What the exercise asks
Extend the text on Pennsylvania's medical cannabis law and paraphernalia charges, picking up after its last sentence.

### Study text ###

When the General Assembly enacted the medical cannabis law it did not specifically address the issue of whether Pennsylvania patients were legally permitted to use devices and instruments necessary to consume medical cannabis. It included a somewhat vague provision in Section 802(a)(4) of the Act that states:
“A dispensary may sell medical devices and instruments which are needed to administer medical marijuana under this act.”
The question, of course, remains “what if the dispensary does not sell devices and instruments needed to administer medical cannabis? Is a patient legally permitted to purchase said devices and instruments from a non-dispensary affiliated retail glass shop? Or via an online retailer?
At least one local District Attorney’s Office has taken the position that a patient may only lawfully possess devices and instruments purchased from a licensed dispensary, and local patients have found themselves charged under Pennsylvania’s Paraphernalia statute.
What is a patient to do?
Pennsylvania’s Paraphernalia statute is set forth at 35 Pa.C.S.A. §780-113(a)(32):
“(32) The use of, or possession with intent to use, drug paraphernalia for the purpose of planting, propagating, cultivating, growing, harvesting, manufacturing, compounding, converting, producing, processing, preparing, testing, analyzing, packing, repacking, storing, containing, concealing, injecting, ingesting, inhaling or otherwise introducing into the human body a controlled substance in violation of this act. (Emphasis added).”

### Extracted information ###

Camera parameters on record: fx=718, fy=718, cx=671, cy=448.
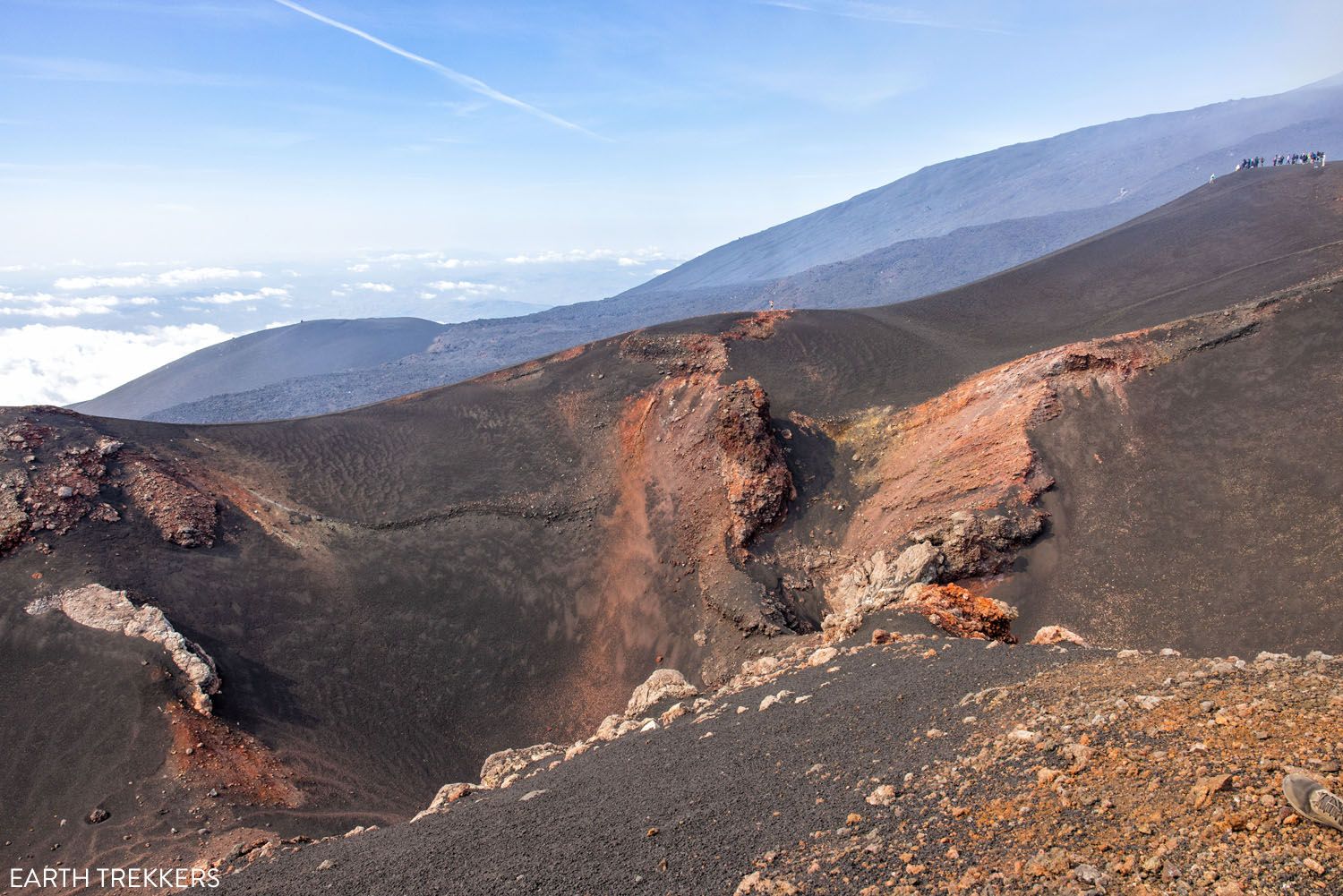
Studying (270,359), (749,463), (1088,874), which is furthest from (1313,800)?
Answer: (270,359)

###
### Extracted information ###

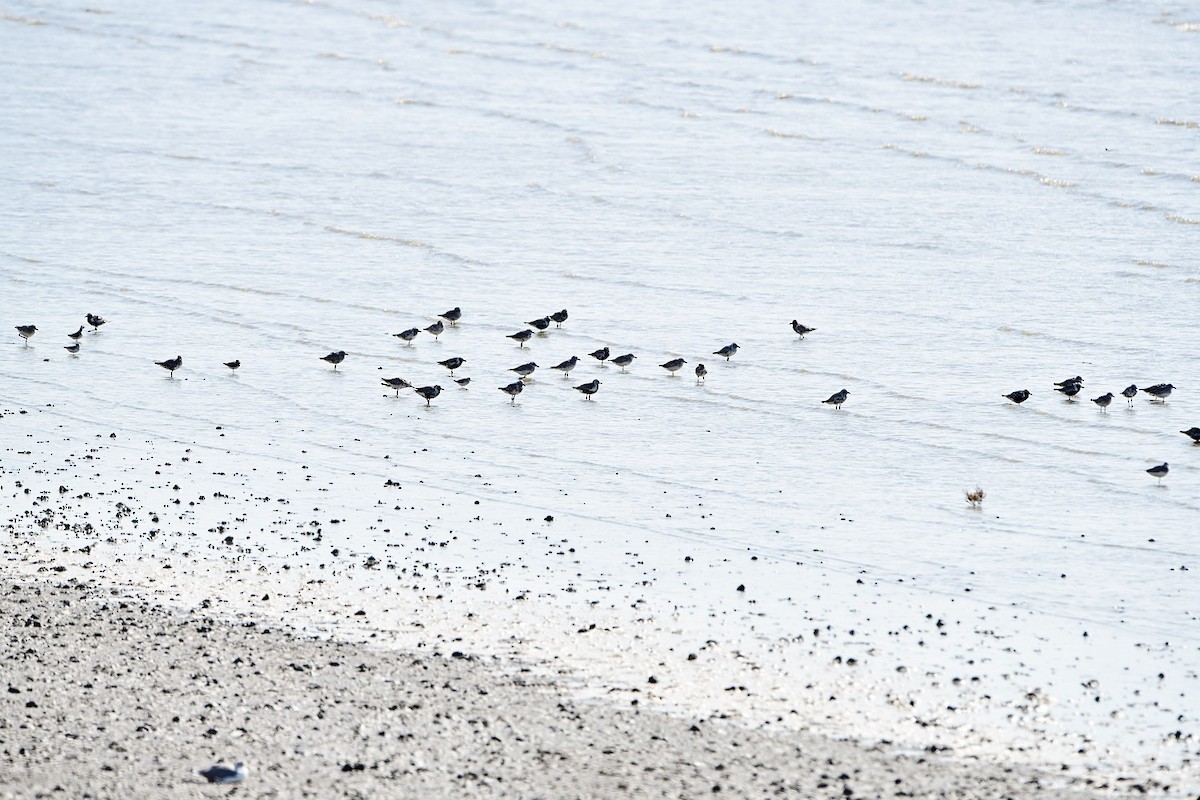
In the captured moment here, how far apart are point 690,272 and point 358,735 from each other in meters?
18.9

###

Written answer
The term “controlled substance” in the statute merits special attention. Is “medical marijuana” a controlled substance under Pennsylvania law? There are three reasons to conclude this medical marijuana/medical cannabis is NOT a controlled substance and that patients are lawfully permitted to use devices and instruments that were not purchased at a dispensary.
The first comes from the Act itself. Section 2101 of the medical cannabis act sets forth:
“The growth, processing, manufacture, acquisition, transportation, sale, dispensing, distribution, possession and consumption of medical marijuana permitted under this act shall not be deemed to be a violation of . . . The Controlled Substance, Drug, Device and Cosmetic Act. If a provision of the Controlled Substance, Drug, Device and Cosmetic Act relating to marijuana conflicts with a provision of this act, this act shall take precedence.”
According to §2101 (and therefore the General Assembly) consumption of medical cannabis is NOT a violation of the Controlled Substances Act. Further, any conflict between the medical cannabis act and the Controlled Substances Act must be resolved in favor of the medical cannabis act.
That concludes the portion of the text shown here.